§ **What you need to do**:
(A) In the post about training teachers, shorten the paragraph beginning "Today, I had the opportunity" into a brief bulleted list that keeps its main facts.
(B) According to the post about training teachers, what is the online community that provides resources and lessons for Promethean boards called?
(C) Quote the post about training teachers word for word, starting at "As a presenter" and ending at "a long time.".

This week I have spent some time working with teachers talking about iPad basics, using their Promethean Boards, and Kahoot. A variety of different tools, a variety of learner outcomes. And a plethora of lessons for this Integration Specialist to learn. To that end, I am putting myself out there in a sense. After sessions, I send an evaluation form to my attendees (thanks to my friend Jeremy Radner for the template!). The questions are simple; they ask teachers to evaluate their level of knowledge before and after the session and to provide any suggestions or comments if they’d like. There is always a risk in asking for feedback on something you do. Knowing what you do well – and hearing about that – is always nice, but that’s not how we grow and learn. It is only by asking for ways to improve, evaluating the reasonableness of that feedback, and, if necessary, implementing changes, that we truly grow and improve our practice.

After all, we ask our students to do these kinds of things all the time. We ask them to review their behavior, we provide feedback on their work (and their behavior sometimes!), and ask them to revise, improve, and learn. If we are not willing to do that ourselves, what kind of model are we for our kids?

Your Turn:

Do you ask for feedback often? 

How do you implement suggestions into your practice? 


With the myriad responsibilities, anxieties, assessments, and learners teachers have to juggle, sometimes learning just one more tool can feel overwhelming. Obviously, my job is to put teachers at ease and to help them to see that the technology is just a different way to do a lot of the same things students already do. But that can be difficult to visualize.

Today, I had the opportunity to share with a group of passionate and dedicated 4-6 educators some ways to help engage learners using their Interactive White Boards. Our district has chosen to utilize Promethean boards, which offer a TON of great resources and lessons via their online community called Promethean Planet. Today, teachers created accounts, learned how to browse and refine resources, and then discussed ways these lessons could be used in class.

I always love listening to teachers share and generate ideas with one another. That’s why I love working with educators! We all have so much to share, even if we think what we do isn’t necessarily mindblowing or earth shattering. Spending time discussing ways to get kids up and involved in their learning is always beneficial.

Another tool I showcased for teachers was Kahoot – which is getting tons and tons of buzz in the educational world right now. Sometimes I think it’s helpful for teachers to see things from the kids’ points of view, so I had the teachers experience Kahoot from the student perspective first.

Some comments I heard:

  • “Wow, this is really fun!”
  • “I LIKE this!”
  • This was definitely worth it!”
  • “We’re going to use this this afternoon!”

As a presenter and instructor, who doesn’t love when their attendees feel like what you told them was helpful and worthwhile? But more than an ego boost, I like knowing that I have generated an excitement. How validating to know that I have worked to inject some enthusiasm back into something teachers do. As the teachers left, the principal remarked that she hadn’t heard so much excitement and energy after a training session in a long time.

§ **Given data**:

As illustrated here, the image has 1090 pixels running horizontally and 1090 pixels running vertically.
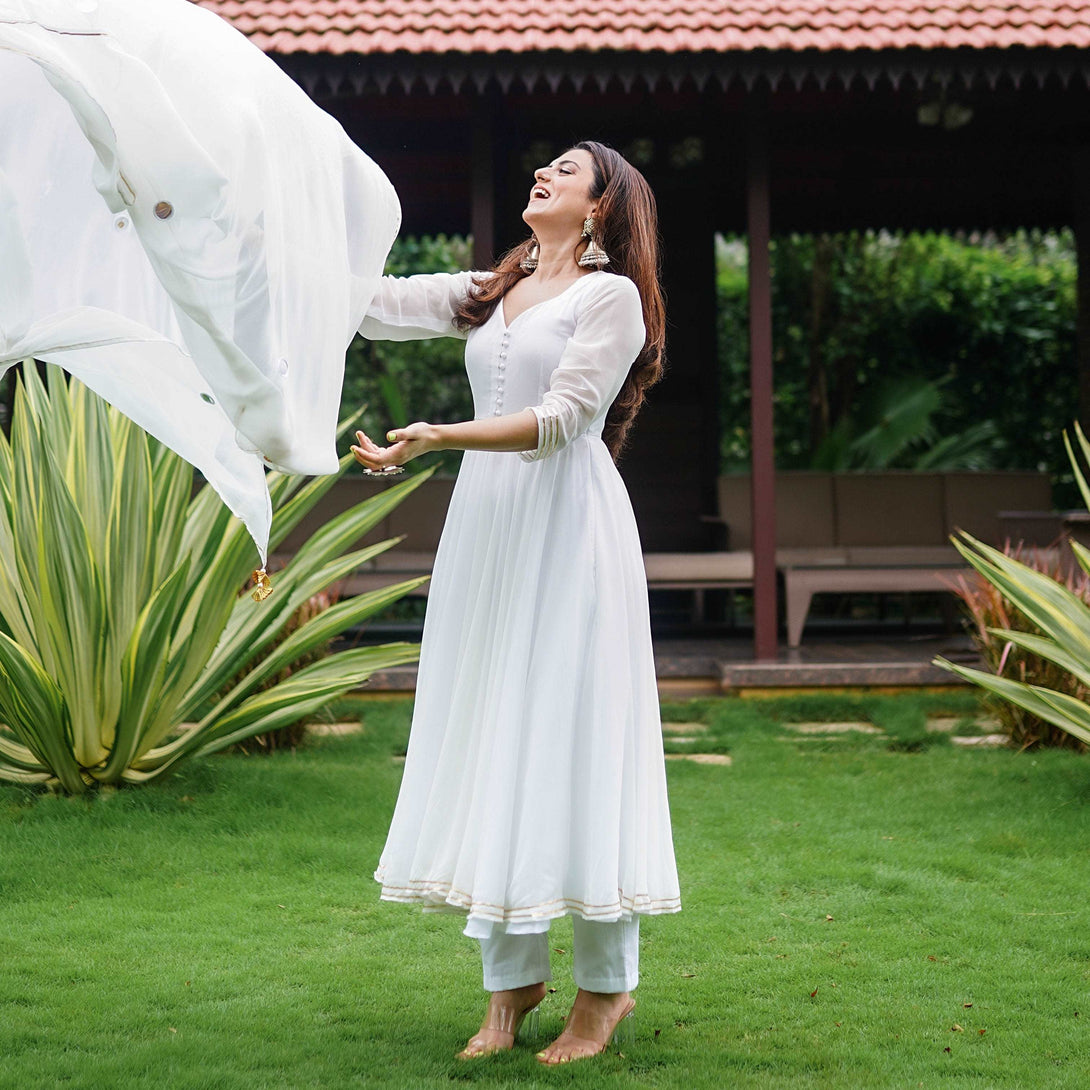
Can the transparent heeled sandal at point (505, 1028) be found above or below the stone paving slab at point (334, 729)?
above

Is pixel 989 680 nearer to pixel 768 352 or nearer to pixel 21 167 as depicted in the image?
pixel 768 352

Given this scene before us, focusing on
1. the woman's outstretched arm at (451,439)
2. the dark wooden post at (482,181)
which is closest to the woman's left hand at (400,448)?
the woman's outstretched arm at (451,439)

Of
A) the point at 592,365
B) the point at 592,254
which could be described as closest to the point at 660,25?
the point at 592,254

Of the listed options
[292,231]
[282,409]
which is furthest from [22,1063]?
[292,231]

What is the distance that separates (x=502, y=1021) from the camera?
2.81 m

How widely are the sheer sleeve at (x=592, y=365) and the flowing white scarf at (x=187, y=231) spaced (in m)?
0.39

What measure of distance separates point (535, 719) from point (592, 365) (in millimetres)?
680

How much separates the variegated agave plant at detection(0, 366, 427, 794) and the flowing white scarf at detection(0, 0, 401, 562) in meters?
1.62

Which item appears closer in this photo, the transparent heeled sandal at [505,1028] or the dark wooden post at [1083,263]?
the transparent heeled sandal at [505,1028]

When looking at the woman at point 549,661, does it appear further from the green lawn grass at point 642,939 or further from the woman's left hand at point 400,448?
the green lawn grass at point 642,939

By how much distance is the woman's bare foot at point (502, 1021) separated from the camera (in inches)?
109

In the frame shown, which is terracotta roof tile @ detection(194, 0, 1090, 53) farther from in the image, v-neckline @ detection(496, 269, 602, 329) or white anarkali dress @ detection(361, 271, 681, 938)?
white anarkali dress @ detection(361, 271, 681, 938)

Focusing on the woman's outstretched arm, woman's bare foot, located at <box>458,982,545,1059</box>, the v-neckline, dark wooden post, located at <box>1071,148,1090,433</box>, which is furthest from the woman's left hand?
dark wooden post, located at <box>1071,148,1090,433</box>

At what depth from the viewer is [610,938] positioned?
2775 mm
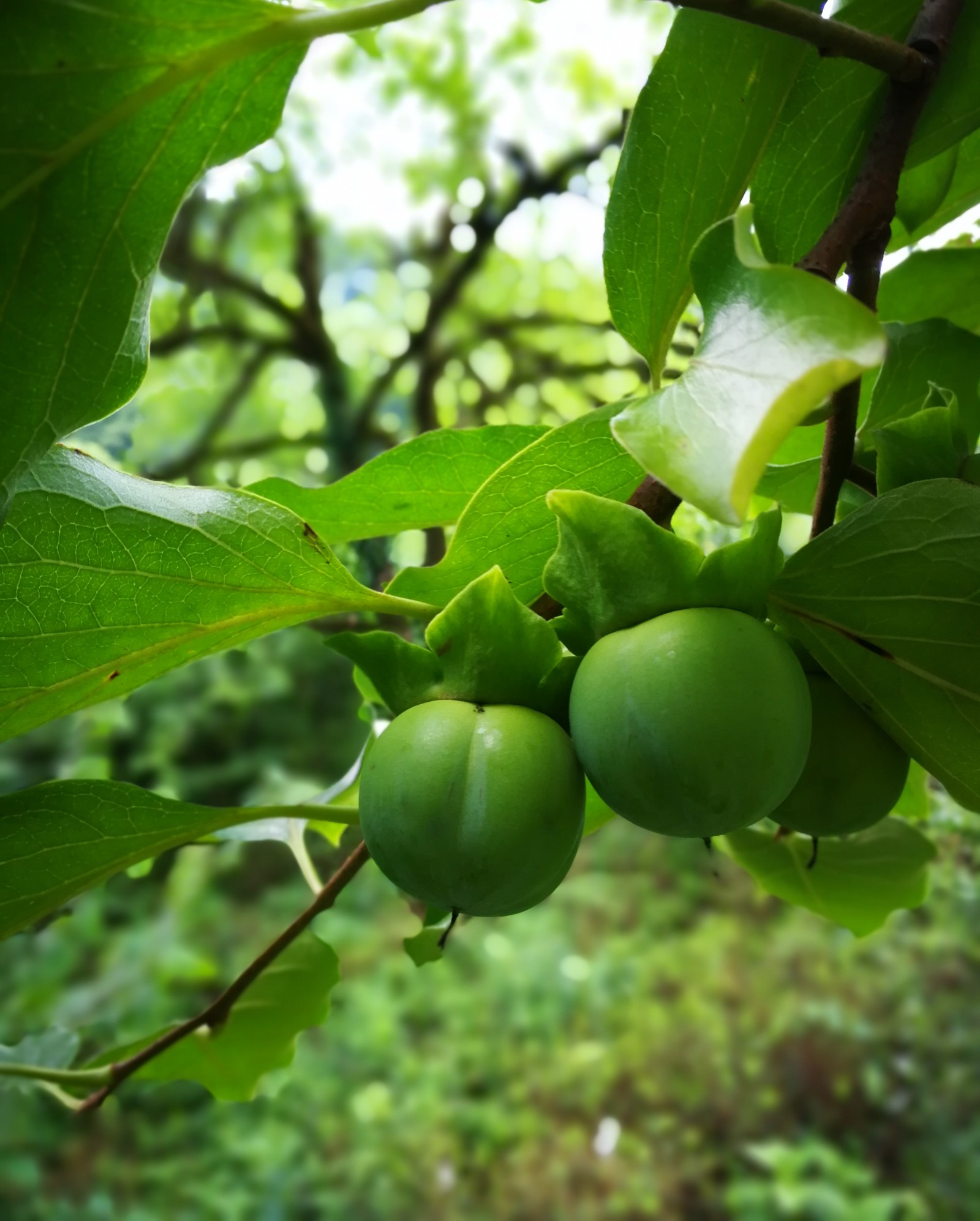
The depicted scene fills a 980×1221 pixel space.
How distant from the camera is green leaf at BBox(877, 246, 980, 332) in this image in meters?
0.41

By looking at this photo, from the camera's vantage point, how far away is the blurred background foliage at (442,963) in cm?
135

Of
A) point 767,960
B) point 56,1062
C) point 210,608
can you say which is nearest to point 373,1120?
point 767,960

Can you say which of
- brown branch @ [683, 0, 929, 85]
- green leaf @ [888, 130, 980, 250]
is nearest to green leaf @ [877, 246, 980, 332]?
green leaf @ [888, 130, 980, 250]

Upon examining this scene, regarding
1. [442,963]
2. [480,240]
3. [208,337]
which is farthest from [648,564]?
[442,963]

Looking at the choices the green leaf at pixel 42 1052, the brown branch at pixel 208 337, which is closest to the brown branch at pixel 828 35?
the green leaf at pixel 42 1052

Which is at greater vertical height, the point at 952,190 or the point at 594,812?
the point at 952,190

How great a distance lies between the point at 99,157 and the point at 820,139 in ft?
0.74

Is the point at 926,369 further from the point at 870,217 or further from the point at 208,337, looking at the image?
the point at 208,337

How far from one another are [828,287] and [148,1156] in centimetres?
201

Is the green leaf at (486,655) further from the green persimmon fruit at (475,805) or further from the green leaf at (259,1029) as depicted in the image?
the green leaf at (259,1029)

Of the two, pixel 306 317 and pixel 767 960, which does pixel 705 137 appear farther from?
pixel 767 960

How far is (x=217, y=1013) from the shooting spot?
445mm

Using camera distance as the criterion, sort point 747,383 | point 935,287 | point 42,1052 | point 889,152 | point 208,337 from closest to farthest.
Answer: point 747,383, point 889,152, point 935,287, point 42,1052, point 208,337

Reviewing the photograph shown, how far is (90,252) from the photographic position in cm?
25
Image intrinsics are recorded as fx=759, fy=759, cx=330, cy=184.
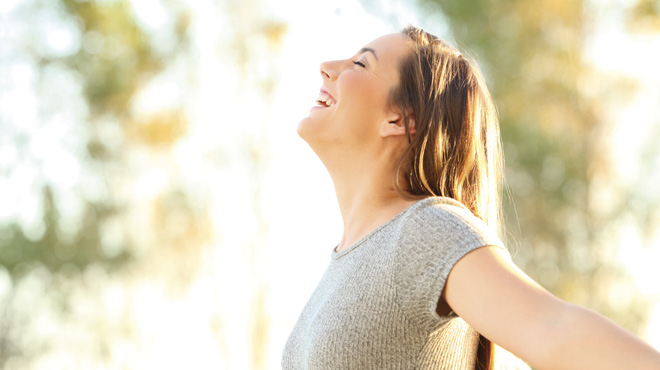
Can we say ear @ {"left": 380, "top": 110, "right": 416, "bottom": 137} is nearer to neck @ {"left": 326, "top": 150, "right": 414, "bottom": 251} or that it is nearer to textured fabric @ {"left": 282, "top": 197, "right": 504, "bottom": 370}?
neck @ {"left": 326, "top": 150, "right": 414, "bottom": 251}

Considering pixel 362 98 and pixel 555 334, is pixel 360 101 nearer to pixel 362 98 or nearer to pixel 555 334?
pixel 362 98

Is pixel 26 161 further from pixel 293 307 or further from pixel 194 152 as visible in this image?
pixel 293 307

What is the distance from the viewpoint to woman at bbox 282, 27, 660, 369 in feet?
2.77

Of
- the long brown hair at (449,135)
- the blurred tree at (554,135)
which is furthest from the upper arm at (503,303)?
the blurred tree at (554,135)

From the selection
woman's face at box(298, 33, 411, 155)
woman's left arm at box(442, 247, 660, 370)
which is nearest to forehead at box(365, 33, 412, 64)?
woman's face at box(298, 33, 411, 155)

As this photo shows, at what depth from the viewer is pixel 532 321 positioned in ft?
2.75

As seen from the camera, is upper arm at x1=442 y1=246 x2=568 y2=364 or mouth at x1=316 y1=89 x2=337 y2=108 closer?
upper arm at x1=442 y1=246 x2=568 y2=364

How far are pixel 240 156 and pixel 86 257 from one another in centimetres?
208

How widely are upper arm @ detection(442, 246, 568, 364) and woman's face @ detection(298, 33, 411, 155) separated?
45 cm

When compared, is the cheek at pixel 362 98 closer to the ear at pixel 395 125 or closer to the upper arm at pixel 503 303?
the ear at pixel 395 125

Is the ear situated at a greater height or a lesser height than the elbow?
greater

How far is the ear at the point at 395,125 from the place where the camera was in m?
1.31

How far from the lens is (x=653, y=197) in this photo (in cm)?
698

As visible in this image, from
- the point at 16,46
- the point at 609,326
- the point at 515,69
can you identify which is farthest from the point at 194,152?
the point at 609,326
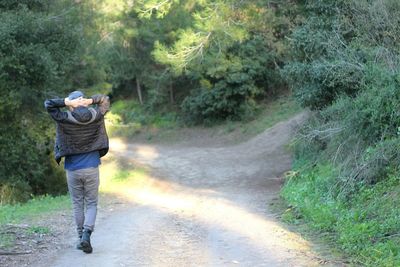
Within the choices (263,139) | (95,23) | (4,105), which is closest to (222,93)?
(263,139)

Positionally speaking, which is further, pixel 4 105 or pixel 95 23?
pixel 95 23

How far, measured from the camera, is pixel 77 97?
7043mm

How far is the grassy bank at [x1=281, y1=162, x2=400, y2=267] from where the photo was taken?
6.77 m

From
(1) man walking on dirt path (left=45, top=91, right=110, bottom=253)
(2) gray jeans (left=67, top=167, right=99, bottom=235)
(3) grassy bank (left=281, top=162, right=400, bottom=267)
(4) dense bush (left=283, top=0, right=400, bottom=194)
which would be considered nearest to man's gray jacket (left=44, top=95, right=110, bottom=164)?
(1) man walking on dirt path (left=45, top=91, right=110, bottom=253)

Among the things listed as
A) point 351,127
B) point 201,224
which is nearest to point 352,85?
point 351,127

§ **Task results**:
(A)
- The author showed a group of 4-6 educators ways to engage learners with their Interactive White Boards.
- The district uses Promethean boards, which offer many resources and lessons through an online community called Promethean Planet.
- The teachers created accounts and learned to browse and refine resources.
- They then discussed how these lessons could be used in class.

(B) Promethean Planet.

(C)
As a presenter and instructor, who doesn’t love when their attendees feel like what you told them was helpful and worthwhile? But more than an ego boost, I like knowing that I have generated an excitement. How validating to know that I have worked to inject some enthusiasm back into something teachers do. As the teachers left, the principal remarked that she hadn’t heard so much excitement and energy after a training session in a long time.